TASK GOAL
Would you copy the material below word for word, beginning with its first line and ending with the line that contains "New Zealand, site EFH_HCAMA04, 2019-09-27"?

RECORDS PROVIDED
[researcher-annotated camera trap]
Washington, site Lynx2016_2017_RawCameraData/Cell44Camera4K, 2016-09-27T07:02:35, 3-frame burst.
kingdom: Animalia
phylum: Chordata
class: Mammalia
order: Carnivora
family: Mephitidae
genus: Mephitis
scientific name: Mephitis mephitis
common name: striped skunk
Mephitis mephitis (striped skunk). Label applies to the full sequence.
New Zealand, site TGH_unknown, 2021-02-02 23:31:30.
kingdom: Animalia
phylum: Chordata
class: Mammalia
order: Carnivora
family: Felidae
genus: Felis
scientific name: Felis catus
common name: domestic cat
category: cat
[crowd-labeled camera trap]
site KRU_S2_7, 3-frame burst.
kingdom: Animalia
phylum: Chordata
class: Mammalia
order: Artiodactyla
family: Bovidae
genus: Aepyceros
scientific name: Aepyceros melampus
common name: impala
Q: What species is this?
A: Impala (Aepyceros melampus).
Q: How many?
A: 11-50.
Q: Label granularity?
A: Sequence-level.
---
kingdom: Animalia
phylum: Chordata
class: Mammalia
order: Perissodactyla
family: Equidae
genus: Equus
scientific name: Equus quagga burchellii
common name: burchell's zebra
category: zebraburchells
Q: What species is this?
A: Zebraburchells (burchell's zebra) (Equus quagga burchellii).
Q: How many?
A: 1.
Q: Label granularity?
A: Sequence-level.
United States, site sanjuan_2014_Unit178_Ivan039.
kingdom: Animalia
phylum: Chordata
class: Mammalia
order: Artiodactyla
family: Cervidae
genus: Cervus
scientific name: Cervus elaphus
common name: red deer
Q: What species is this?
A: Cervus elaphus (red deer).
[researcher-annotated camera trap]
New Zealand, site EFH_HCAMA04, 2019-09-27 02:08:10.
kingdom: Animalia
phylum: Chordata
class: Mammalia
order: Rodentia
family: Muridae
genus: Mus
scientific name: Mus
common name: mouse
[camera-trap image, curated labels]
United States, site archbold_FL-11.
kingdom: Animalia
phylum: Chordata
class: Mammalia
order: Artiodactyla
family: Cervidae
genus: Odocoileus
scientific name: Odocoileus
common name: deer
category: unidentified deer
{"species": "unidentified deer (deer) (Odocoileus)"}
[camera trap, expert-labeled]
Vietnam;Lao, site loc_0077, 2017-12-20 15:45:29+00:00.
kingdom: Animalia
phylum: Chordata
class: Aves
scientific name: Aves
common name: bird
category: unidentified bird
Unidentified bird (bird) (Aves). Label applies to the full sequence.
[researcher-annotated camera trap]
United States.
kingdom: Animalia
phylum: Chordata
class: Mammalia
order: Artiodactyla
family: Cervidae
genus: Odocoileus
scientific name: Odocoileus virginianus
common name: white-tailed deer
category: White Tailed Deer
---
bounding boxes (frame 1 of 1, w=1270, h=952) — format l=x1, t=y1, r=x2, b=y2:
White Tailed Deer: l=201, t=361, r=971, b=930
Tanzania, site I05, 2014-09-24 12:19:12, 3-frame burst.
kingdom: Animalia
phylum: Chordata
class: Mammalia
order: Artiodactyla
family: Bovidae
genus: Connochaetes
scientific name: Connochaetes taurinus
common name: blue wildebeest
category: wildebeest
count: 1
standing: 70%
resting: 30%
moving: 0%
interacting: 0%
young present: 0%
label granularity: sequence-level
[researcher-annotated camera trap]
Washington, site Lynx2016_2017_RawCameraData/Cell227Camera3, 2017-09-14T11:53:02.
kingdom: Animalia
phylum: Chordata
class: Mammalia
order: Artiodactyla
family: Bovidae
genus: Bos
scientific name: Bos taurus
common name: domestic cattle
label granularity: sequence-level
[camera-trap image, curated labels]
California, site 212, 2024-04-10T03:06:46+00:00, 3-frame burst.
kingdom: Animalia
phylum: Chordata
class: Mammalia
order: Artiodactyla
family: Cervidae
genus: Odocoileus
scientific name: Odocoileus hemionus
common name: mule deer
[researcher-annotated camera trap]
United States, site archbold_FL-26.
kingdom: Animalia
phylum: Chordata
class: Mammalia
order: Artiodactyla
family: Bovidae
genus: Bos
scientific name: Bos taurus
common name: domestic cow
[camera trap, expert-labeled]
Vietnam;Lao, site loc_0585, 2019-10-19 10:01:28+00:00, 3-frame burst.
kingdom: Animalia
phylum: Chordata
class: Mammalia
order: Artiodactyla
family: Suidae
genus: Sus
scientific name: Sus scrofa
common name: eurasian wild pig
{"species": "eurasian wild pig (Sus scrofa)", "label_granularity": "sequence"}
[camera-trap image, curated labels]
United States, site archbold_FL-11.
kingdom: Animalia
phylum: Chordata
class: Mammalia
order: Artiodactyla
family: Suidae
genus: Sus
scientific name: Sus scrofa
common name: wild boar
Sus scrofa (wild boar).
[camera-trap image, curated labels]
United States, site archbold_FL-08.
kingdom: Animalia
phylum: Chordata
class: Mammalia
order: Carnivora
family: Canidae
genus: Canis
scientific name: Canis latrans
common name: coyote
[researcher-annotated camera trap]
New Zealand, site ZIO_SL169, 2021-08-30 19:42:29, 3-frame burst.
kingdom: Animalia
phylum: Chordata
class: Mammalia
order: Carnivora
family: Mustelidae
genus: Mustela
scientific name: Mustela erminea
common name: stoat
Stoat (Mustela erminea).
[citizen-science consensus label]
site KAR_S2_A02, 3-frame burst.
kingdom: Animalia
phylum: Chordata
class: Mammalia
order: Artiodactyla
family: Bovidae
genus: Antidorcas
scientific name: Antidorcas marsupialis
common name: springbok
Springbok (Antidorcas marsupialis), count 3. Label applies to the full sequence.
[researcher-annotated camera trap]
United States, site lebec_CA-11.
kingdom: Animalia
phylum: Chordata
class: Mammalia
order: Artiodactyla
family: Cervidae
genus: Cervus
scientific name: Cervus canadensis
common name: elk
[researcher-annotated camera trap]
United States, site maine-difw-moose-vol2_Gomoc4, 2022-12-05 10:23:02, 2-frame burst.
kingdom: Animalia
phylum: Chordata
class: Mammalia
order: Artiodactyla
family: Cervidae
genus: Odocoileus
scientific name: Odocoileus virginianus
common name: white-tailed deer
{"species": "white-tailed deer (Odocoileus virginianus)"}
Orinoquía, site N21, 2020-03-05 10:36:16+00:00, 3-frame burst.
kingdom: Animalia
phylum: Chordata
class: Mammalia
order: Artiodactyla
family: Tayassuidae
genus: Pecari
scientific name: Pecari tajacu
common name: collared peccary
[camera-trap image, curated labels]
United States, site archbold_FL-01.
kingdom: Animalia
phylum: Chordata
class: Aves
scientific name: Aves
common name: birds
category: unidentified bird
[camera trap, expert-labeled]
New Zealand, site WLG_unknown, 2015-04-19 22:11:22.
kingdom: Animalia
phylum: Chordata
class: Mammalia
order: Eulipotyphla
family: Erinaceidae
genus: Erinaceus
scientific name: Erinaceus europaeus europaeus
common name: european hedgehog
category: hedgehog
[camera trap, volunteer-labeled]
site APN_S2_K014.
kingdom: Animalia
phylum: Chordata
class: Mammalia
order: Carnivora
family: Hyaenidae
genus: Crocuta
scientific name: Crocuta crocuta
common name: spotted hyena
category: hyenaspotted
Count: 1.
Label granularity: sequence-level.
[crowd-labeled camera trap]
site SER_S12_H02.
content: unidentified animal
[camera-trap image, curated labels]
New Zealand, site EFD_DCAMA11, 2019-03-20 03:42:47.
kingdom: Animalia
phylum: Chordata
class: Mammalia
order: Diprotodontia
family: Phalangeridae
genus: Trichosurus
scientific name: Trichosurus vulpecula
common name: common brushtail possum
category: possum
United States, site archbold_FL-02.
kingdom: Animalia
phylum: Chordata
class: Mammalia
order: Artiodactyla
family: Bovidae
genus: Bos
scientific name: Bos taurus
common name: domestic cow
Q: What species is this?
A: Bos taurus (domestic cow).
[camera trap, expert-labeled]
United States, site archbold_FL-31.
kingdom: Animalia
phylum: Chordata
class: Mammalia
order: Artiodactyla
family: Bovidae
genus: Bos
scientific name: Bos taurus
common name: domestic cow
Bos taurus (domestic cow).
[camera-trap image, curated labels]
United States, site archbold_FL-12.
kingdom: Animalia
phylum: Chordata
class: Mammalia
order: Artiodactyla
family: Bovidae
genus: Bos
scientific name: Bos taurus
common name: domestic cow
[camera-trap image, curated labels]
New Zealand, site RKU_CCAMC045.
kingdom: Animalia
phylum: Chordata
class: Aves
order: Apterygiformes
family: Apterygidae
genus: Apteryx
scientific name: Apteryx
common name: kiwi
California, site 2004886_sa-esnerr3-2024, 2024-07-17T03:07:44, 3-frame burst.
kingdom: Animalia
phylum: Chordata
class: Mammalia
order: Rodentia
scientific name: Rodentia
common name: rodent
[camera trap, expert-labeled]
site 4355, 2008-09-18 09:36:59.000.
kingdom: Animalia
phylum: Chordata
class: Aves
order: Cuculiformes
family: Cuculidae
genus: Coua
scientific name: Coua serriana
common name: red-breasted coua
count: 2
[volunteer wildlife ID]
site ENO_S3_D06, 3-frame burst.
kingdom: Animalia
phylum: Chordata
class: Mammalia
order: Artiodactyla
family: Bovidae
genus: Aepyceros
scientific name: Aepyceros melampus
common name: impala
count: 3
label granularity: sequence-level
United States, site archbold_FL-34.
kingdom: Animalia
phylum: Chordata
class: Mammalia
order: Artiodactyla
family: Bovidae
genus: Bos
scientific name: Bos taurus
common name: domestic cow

RESPONSE TO THE EXERCISE
[researcher-annotated camera trap]
Washington, site Lynx2016_2017_RawCameraData/Cell44Camera4K, 2016-09-27T07:02:35, 3-frame burst.
kingdom: Animalia
phylum: Chordata
class: Mammalia
order: Carnivora
family: Mephitidae
genus: Mephitis
scientific name: Mephitis mephitis
common name: striped skunk
Mephitis mephitis (striped skunk). Label applies to the full sequence.
New Zealand, site TGH_unknown, 2021-02-02 23:31:30.
kingdom: Animalia
phylum: Chordata
class: Mammalia
order: Carnivora
family: Felidae
genus: Felis
scientific name: Felis catus
common name: domestic cat
category: cat
[crowd-labeled camera trap]
site KRU_S2_7, 3-frame burst.
kingdom: Animalia
phylum: Chordata
class: Mammalia
order: Artiodactyla
family: Bovidae
genus: Aepyceros
scientific name: Aepyceros melampus
common name: impala
Q: What species is this?
A: Impala (Aepyceros melampus).
Q: How many?
A: 11-50.
Q: Label granularity?
A: Sequence-level.
---
kingdom: Animalia
phylum: Chordata
class: Mammalia
order: Perissodactyla
family: Equidae
genus: Equus
scientific name: Equus quagga burchellii
common name: burchell's zebra
category: zebraburchells
Q: What species is this?
A: Zebraburchells (burchell's zebra) (Equus quagga burchellii).
Q: How many?
A: 1.
Q: Label granularity?
A: Sequence-level.
United States, site sanjuan_2014_Unit178_Ivan039.
kingdom: Animalia
phylum: Chordata
class: Mammalia
order: Artiodactyla
family: Cervidae
genus: Cervus
scientific name: Cervus elaphus
common name: red deer
Q: What species is this?
A: Cervus elaphus (red deer).
[researcher-annotated camera trap]
New Zealand, site EFH_HCAMA04, 2019-09-27 02:08:10.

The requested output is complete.